By the time of the Biafran conflict Queen Elizabeth had been sitting on the throne for 15 years. Throughout the war, the UK provided significant funding to the Nigerian state and enabled the mass killing of members of the Igbo ethnic group, to which Dr. Anya belongs. She has discussed how the tragedy has affected her family, and others have backed her up by pointing out that Queen Elizabeth herself is the monarch to be blamed for the suppression of independence movements in various other former British colonies, such as Kenya and Ireland.

In response to Dr. Anya’s tweets, some have insisted that Queen Elizabeth is not to be blamed for the actions of a government for whom she was little but a figurehead, nor for events that occurred before she took the throne.

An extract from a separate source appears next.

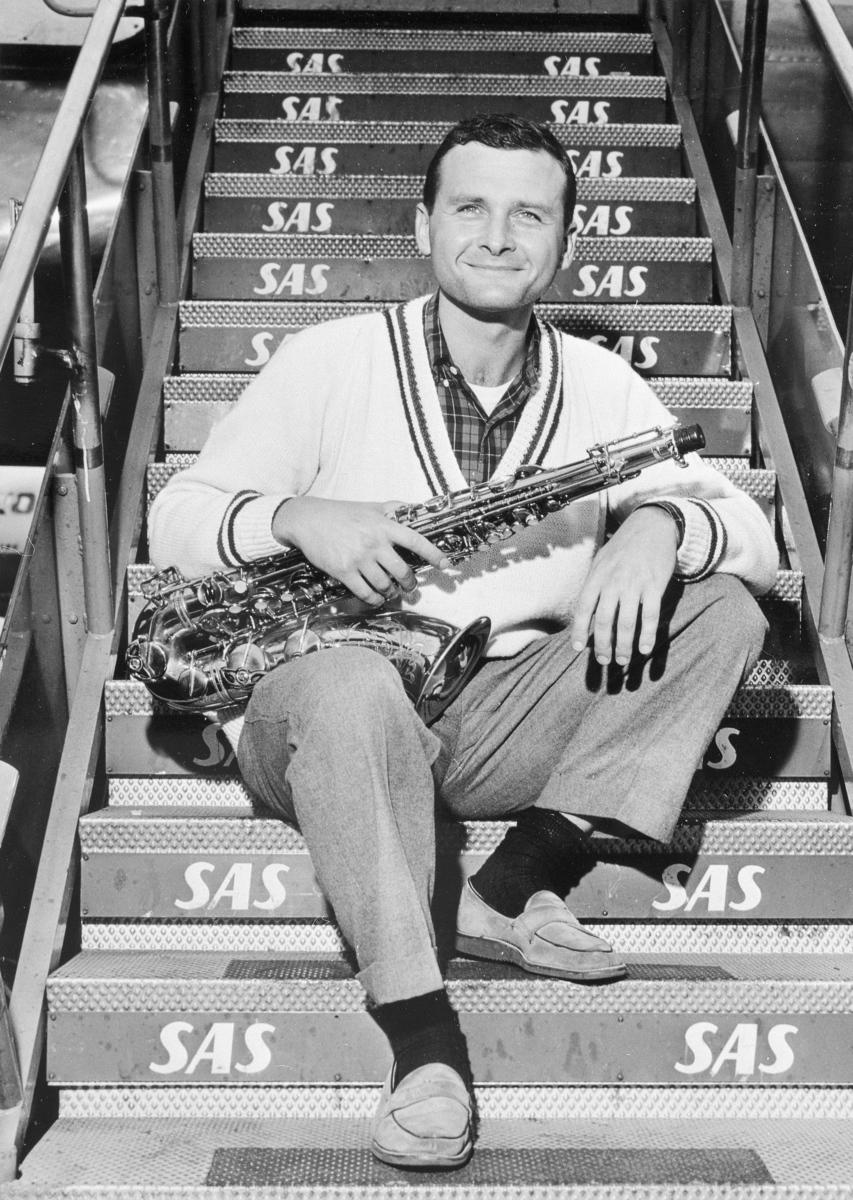 Standard stan getz  tenor saxophonist at kastrup airport cph  copenhagen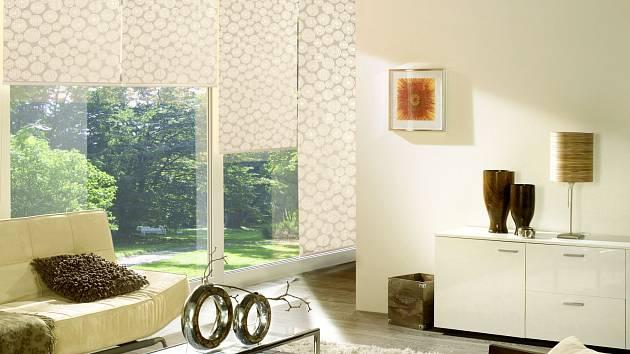 Posuvné látkové stěny, v Japonsku zvané noren, jsou i vnašich interiérech vhodné kzastínění velkých prosklených ploch. VČesku je vyrábí společnost Isotra.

But what these individuals fail to understand is that even as a figurehead, Queen Elizabeth II was yet another British monarch who did little to nothing to address the generational traumas her family inflicted through violent colonization, and who continued to sit idly on a mountain of wealth accrued on the backs of British colonial subjects. Her unwillingness to apologize for the violence committed in hers and her family’s names, let alone make meaningful attempts to compensate the nations her ancestors destroyed, makes her, in my opinion, a fully deserving target of the anger of individuals who suffered under and continue to suffer from the consequences of her and her family’s rule.

In my view, one can acknowledge and empathize with the fact that Queen Elizabeth’s death, like any person’s, will cause grief to her loved ones, who will miss her as a parent, grandparent, and friend. However, censuring the expression of millions of people who knew only suffering and death at the hands of the British crown in the name of a distant affection many had for this particular monarch is not acceptable.

At any rate, these difficult conversations are far from over. In Canada, the commemorative ceremony for Queen Elizabeth is set to take place on Monday at an Ottawa Anglican church, along with a 96-gun salute and a flypast of Royal Canadian Air Force CF18 airplanes, which will mark the end of the official mourning period here. However, procedural and ceremonial changes to account for the new monarch (such as adjusting certain provincial courts’ names to the Courts of King’s Bench and altering the Royal Anthem to “God Save the King”) are still underway and will likely take some time to complete in full.